The site also provided a link for something called “privacy principles,” which stated that while the company is very committed to security, “we’re not all the way there yet.”

Ironically, those candid revelations make Meebo among the most honest and forthright of all the Web 2.0 start-ups regarding the risks arising from such experiments in openness and wide-eyed trust.

Looming Disaster

While start-ups like Meebo are busily creating new possibilities for privacy and security disasters, the established Internet companies are also rushing headlong into their own potential problems. Among them is the current front-runner for my “Greatest Looming Web 2.0 Disaster Award”: the new API for the Yahoo! Mail service.

Earlier this month, Yahoo! announced that they were opening up their mail system to third-party developers who want to create applications that incorporate access to users’ Yahoo! email accounts. By utilizing the API, which reportedly includes an updated user login and authentication process, any developer can add the ability for users to send and receive email messages via their existing Yahoo! Mail account from within that developer’s proprietary application.

The idea is to make it easier for the Web 2.0 development community to integrate Yahoo! Mail into various new and interesting experiences, allowing Yahoo! to be more deeply embedded in the Internet of tomorrow.

But in my mind, the benefits of opening up the system are outweighed by the potential to create even more sophisticated kinds of “man in the middle” hacker attacks and new twists on the growing epidemic of “phishing.”

Phishing is the process by which hackers trick users into providing their usernames and passwords by creating sham versions of websites that masquerade as legitimate. Phishing works because most users aren’t very skeptical or discriminating when they are asked to log into their email, online banking account, eBay or PayPal account, or other online service.

Even if there is a way to secure the login process and to make it less susceptible to being replicated by phishers, there’s still the matter of ill-intentioned application developers.

What’s to stop a dastardly developer from sniffing out user’s passwords during the login process, or once the login has been authenticated to misappropriate the cookie or other security token once it has been issued? What’s to stop a malicious programmer from capturing every email message passing through the application and using it for other purposes?
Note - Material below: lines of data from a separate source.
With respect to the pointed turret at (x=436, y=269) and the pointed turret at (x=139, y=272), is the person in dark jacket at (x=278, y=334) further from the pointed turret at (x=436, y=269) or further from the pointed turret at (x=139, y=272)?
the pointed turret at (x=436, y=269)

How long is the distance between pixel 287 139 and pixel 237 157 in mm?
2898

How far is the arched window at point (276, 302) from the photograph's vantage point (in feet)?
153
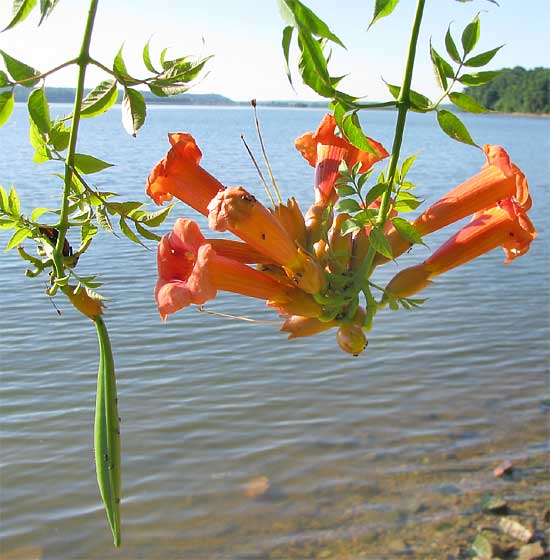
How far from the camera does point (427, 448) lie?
38.1ft

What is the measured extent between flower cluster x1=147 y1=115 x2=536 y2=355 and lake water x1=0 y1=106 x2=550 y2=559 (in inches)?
327

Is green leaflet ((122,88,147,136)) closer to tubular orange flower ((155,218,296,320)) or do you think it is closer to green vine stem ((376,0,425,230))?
tubular orange flower ((155,218,296,320))

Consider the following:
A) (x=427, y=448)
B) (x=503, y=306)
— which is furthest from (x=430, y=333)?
(x=427, y=448)

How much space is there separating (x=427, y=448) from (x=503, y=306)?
21.0 feet

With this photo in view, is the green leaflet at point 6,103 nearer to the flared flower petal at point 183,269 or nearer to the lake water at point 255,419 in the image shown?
the flared flower petal at point 183,269

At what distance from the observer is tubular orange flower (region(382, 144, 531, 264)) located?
1.73m

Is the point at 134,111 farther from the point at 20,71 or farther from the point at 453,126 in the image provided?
the point at 453,126

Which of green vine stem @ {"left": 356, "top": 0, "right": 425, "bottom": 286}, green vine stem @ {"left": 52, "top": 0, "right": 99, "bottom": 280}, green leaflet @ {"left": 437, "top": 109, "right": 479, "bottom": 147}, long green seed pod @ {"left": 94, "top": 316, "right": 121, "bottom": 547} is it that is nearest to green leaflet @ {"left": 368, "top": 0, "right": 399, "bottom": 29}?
green vine stem @ {"left": 356, "top": 0, "right": 425, "bottom": 286}

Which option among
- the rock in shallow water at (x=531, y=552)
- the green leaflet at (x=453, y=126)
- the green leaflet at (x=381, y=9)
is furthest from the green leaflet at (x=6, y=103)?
the rock in shallow water at (x=531, y=552)

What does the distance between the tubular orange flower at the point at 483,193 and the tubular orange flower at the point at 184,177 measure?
498mm

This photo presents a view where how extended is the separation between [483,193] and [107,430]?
1004 mm

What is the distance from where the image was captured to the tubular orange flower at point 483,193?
1734mm

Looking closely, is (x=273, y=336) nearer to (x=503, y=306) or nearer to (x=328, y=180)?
(x=503, y=306)

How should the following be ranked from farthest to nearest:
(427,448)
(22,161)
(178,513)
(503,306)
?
(22,161) → (503,306) → (427,448) → (178,513)
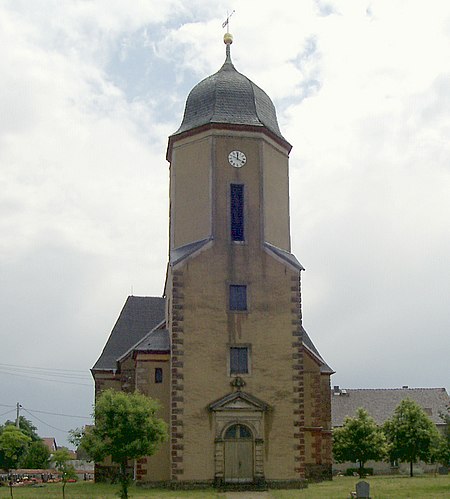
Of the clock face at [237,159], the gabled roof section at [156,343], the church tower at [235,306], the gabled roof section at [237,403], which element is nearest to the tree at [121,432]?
the church tower at [235,306]

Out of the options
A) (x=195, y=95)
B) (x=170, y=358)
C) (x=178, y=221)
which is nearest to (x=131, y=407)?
(x=170, y=358)

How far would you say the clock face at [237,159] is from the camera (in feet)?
128

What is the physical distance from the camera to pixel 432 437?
5753 cm

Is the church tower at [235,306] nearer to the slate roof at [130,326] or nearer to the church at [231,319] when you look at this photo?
the church at [231,319]

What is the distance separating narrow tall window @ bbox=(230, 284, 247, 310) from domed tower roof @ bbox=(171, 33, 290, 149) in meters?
7.91

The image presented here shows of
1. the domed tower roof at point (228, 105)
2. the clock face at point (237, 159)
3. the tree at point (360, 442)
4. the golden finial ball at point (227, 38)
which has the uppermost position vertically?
the golden finial ball at point (227, 38)

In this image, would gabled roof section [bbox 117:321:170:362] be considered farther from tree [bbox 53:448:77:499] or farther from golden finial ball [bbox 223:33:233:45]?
golden finial ball [bbox 223:33:233:45]

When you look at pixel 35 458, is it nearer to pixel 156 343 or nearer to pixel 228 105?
pixel 156 343

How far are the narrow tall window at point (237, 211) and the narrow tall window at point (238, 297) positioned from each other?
2372mm

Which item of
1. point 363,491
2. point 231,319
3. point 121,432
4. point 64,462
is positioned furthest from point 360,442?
point 64,462

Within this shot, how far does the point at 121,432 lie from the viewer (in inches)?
1200

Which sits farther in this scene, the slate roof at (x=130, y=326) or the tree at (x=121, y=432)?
the slate roof at (x=130, y=326)

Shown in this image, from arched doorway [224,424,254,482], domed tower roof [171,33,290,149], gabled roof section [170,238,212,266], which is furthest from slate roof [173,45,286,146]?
arched doorway [224,424,254,482]

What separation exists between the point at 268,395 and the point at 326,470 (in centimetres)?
819
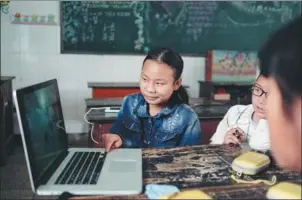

Oddly enough, when I think of those who could profit from creating a new interface and passing all of a Yahoo! user’s email through its systems for parsing and manipulation, first in line is Yahoo!’s archrival, Google.

Google has promised users of its Gmail service that, through the wonders of sifting through your email box with its supercharged content sniffers, they will be able to serve advertisements based on the content of your email messages. By using the API process, could Gmail create an interface for users to import the mail from Yahoo and further erode its rival’s advertising reach?

Just think: One day Gmail might also be able to deliver Yahoo! users a nagging email from their spouse, along with advertisements for divorce lawyers, discounts for dating services, and a sale price on the autobiography of Lorena Bobbitt – half-off, of course.

This is less a security problem than a business problem – but it’s one that I think about when trying to decide when to start short-selling Yahoo! stock.

For me, the biggest problem with ill-conceived “Web 2.0 compliance” is that it’s making it even harder to teach users how to protect themselves.

Just as we are getting users trained to be more suspicious of folks who ask them to log in via seemingly legitimate interfaces, systems like Meebo and the Yahoo! Mail API work to add further confusion as to what a “legitimate” login screen can look like.

Some of today’s Web 2.0 concepts are absolutely amazing and changing the face of the Internet for the better. But in the rush to ride this new wave, too many companies are blinded by coolness and forget the fundamentals.

I only hope that more of today’s Web 2.0 entrepreneurs will go back and spend some time with Privacy and Security 101, before their users – and their exciting ideas – get burned.